# Classy BBW clothing?



## Tarella (Jan 20, 2006)

I was wondering if the people of the board know of different classy BBW clothing stores? What are your top picks for great clothing even if it costs a lot?


Tarella


----------



## moonvine (Jan 20, 2006)

http://www.peglutz.com

My favorite, no question.

Also http://www.kiyonna.com/

http://www.persephoneplus.com/


----------



## BBWDREAMLOVER (Jan 21, 2006)

moonvine said:


> http://www.peglutz.com
> 
> My favorite, no question.
> 
> ...




I LOVE Peggy Lutz!


----------



## MissToodles (Jan 21, 2006)

zaftique. I've purchased a lot of pieces to wear as a student teacher. Although the dresses are high quality they are made out of polyester. My one complaint!


----------



## Boteroesque Babe (Jan 21, 2006)

MissToodles said:


> zaftique. I've purchased a lot of pieces to wear as a student teacher. Although the dresses are high quality they are made out of polyester. My one complaint!


Yeah. What's up with the polyester?

I follow pretty much every clothing link I see on the boards. Always have. But even the places folks here rave about seem to sell mostly or exclusively clothes made of synthetics. It's near impossible to find styles I like made with natural fibers. Silk and wool would be nice, but I happily settle for cotton. Happily. In fact, I've bought pretty much every 100% cotton item I've fancied, and still they're too few.

(Entries taken from a collection)
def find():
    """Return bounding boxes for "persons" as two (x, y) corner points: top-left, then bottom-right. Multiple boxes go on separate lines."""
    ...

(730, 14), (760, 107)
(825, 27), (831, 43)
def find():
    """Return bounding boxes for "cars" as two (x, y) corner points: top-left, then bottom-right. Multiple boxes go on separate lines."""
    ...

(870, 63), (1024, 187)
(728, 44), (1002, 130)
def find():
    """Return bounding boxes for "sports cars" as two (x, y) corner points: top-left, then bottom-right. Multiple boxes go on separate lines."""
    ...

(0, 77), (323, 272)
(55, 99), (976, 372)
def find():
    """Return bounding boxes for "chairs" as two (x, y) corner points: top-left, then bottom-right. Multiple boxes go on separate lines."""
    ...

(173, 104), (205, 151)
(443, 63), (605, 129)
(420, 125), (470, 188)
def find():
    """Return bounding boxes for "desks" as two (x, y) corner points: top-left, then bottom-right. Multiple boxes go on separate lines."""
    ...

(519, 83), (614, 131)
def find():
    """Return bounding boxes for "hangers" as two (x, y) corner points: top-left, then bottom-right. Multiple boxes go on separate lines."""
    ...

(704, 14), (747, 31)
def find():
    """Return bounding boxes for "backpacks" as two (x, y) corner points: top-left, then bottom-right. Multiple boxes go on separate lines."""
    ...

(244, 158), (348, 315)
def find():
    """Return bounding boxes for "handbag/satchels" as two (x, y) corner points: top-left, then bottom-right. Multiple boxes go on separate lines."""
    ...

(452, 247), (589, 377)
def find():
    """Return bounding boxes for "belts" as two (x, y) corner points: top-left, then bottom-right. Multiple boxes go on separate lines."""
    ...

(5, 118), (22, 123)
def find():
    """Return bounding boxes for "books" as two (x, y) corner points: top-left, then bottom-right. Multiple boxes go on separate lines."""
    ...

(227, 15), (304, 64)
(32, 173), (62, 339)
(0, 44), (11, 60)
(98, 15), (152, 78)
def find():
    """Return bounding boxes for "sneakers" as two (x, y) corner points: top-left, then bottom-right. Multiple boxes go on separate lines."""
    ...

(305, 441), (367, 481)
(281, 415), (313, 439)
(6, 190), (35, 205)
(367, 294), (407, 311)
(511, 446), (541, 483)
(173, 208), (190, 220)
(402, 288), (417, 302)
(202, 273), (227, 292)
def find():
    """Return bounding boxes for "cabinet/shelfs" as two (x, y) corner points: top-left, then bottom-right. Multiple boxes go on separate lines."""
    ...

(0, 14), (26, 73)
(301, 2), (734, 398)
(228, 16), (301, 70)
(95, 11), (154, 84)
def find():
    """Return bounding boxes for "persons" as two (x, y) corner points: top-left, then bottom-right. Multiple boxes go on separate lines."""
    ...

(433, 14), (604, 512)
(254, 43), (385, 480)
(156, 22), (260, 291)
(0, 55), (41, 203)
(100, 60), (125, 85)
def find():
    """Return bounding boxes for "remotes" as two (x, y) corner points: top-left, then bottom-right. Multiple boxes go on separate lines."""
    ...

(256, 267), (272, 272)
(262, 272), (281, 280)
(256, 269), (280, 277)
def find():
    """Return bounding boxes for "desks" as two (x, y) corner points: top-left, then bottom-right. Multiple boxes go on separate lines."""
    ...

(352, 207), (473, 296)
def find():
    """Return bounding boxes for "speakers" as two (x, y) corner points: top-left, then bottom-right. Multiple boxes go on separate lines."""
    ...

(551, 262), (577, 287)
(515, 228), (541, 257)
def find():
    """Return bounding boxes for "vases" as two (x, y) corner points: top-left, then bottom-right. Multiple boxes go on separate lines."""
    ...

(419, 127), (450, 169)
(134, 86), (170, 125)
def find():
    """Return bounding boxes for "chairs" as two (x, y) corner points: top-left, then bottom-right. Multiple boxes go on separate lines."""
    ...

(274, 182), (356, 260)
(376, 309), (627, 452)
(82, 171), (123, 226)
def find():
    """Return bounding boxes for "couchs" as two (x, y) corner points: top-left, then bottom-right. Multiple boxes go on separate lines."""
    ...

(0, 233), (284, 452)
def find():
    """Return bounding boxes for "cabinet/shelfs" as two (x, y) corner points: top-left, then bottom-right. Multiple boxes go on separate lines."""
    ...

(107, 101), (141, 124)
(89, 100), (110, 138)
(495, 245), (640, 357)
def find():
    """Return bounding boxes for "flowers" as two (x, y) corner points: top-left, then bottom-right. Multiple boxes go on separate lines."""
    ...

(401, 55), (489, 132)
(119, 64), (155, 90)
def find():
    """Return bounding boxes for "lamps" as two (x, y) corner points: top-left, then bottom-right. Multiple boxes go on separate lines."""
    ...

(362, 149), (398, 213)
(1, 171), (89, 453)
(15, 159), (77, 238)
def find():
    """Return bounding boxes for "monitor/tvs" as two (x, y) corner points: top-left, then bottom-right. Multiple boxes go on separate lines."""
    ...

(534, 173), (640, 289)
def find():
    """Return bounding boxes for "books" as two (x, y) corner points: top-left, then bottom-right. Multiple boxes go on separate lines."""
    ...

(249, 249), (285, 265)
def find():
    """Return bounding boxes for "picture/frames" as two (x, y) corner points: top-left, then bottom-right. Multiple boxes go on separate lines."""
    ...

▶ **Exercise instructions**:
a – List the usernames of everyone who posted in the forum thread about classy BBW clothing, in the order their posts appear.
b – Carry on the forum thread about classy BBW clothing from its last post.

▶ **Solved tasks**:
a – Tarella, moonvine, BBWDREAMLOVER, MissToodles, Boteroesque Babe

b –
Yes, I know about Making It Big. I used to worship at their feet. But I now prefer things more fitted and feminine. In recent years, I've tried to acclimate, especially when I find styles and colors I like (kind of a rarity). I've bought acrylic sweaters, 50/50 pullovers, rayon blouses, and poly-knit dresses. And except for a couple of Peggy Lutz pieces, I usually wear the thing once and never again. 

Am I alone in my disdain for synthetics? I know the naughty see-through things I love can only be made of poly, and I can appreciate what a smidge of spandex does for cotton, but any more than 10% man-made, I find icky. Where's a fat girl to go for natural fabrics?

In the words of Miss Toodles (a long time ago), help a bitch out.


----------



## AnnMarie (Jan 21, 2006)

I like cotton as much as the next gal, but I rarely find it styled enough to fit well, or hold it's shape. It's just a fact, Jack, so I think that's where a lot of the synthetics end up topping the charts.


----------



## MissToodles (Jan 21, 2006)

Don't get me wrong, the zaftique polyester dresses are really nice polyester and are lined but I know I'm going to be drenched in sweat at the end of the day. That's why I returned some of my ulla popken order and bought two MIB skirts on ebay. They are cool and flowly and made out of natural materials.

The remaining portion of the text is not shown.